[Supplied passage]

Vanessa Richards  20:46 
One of the things I believe COVID did is sensitize people to our interconnectedness and to our vulnerabilities to what feels right. And what feels completely inappropriate and no longer useful and needs to be kicked to the curb. I think this has had an impact on the receptivity for people who are non black people to say, "Yeah, this whole system of anti black racism is a mistaken problem. And we need to get right, we need to get right with the territories where we live on and that where invaders, we're an invasion." We're an invasive species, and myself as a stolen person on stolen land, I still have a perspective of myself being an uninvited guest here. There's different conversations around the role of black people on Turtle Island. My personal opinion is that I'm, I still hold the responsibilities as a settler being here. And those responsibilities are written in blood. So this moment, which Vancouver is a part of, which Canada is a part of, is a reckoning. And I think it's a particularly interesting one for Canada because we've excused ourselves, accused ourself from this conversation as being irrelevant to our history, and our current and contemporary lives. And people of African descent, African descent people will always tell you, well, that's not true. Nova Scotians will tell you that's not true. Black people in the North, will tell you that's not true. Anywhere we are we'll tell you yeah, it's not entirely true. So this is a great moment for seeing our collective efforts. And asking Canada to have the conversation with us now in a heightened way. The young people that are in action right now are so impressive to me. They're organizing capacity, their willingness, their fearlessness, their intergenerational connectedness and their capacity to get stuff done, and to work on all mediums. We have had in Vancouver. So as I mentioned, I was raised here, and I know what it feels like to grow up in a small, smaller Black community and I've seen this grow. But I've also been held in it as I was growing up. So when I was growing up, our family would go to Brockton Oval to play cricket with all the other Caribbean people and there'd be steel bands, and big pots of food, men in white clothes playing the very elegant and sonically fascinating game of cricket.

[/Supplied passage]
[Input data]

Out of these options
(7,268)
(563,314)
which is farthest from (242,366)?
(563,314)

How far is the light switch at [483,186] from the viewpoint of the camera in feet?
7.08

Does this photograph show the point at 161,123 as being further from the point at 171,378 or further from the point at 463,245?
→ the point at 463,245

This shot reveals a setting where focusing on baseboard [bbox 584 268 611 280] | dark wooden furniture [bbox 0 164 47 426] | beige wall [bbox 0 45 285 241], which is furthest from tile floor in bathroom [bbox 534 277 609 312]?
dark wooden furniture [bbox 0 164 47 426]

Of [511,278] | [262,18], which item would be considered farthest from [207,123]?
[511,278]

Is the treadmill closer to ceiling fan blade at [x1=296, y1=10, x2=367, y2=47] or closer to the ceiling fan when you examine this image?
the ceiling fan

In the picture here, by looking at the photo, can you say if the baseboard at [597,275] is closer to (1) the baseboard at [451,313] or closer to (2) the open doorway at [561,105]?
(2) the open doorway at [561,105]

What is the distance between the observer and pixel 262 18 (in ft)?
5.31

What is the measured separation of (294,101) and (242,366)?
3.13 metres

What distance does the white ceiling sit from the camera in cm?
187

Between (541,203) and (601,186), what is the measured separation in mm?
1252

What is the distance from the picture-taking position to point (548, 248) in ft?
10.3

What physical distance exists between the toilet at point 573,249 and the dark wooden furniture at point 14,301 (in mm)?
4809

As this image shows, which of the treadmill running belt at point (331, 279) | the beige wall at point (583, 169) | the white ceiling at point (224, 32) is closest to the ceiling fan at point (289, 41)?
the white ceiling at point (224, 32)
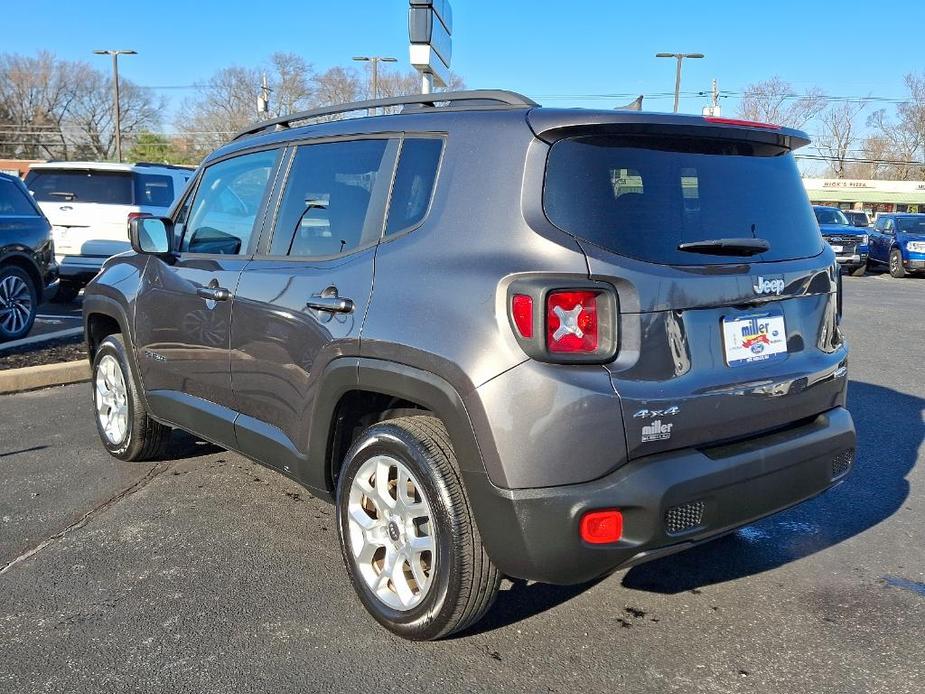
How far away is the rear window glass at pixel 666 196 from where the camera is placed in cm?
258

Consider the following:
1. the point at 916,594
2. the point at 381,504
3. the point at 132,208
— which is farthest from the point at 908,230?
the point at 381,504

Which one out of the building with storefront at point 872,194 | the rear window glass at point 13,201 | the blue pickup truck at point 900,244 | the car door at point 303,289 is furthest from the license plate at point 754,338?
the building with storefront at point 872,194

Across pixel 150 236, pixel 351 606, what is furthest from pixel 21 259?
pixel 351 606

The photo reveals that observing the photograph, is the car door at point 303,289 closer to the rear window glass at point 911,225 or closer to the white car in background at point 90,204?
the white car in background at point 90,204

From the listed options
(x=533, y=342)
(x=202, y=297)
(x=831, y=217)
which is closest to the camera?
(x=533, y=342)

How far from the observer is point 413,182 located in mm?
2992

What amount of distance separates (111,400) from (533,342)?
11.5 feet

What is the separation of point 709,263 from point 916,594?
1.75m

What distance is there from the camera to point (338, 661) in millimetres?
2797

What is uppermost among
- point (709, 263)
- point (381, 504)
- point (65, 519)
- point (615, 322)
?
point (709, 263)

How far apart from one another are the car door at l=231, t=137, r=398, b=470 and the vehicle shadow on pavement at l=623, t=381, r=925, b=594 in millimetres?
1596

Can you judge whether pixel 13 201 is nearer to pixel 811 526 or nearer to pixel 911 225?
pixel 811 526

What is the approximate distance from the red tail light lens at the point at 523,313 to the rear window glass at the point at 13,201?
25.6 feet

[/Input data]

__Tasks__.
• 1. In Vanessa Richards' remarks, where did her family go to play cricket when she was growing up?
• 2. List every group that, according to Vanessa Richards' remarks, will tell you "that's not true."
• 3. Continue Vanessa Richards' remarks on growing up in Vancouver's Black community, starting after the last sentence shown.

__Answers to this exercise__.
• 1. Brockton Oval.

• 2. People of African descent, Nova Scotians, and Black people in the North.

• 3.
Am Johal  23:48  
That's right. 

Vanessa Richards  23:49  
Right. 

Am Johal  23:50
There's a big Fijian community that plays there too. And yeah.

Vanessa Richards  23:53  
Yeah, right. I mean, it's a big Commonwealth game. Yeah. The colonial impact that I think we made our own. And when I came out of the experience with my family, you know, like childhood family black life, and into the broader world and finding a community of thinkers and other artists that I'm interested in, that Black community became larger internationally. And now I'm finding that the conversations on a global level are being had with my friends and colleagues here and us there. And I think the opportunity to talk about in particular, what Black History and futurity in the Pacific Northwest and in Canada generally looks like is, is developing its own, its own voice and its own value and its own contribution that is unique in the diaspora, as each of them are unique in the diaspora. Each one of them We can say all we want about American cultural imperialism, which is true.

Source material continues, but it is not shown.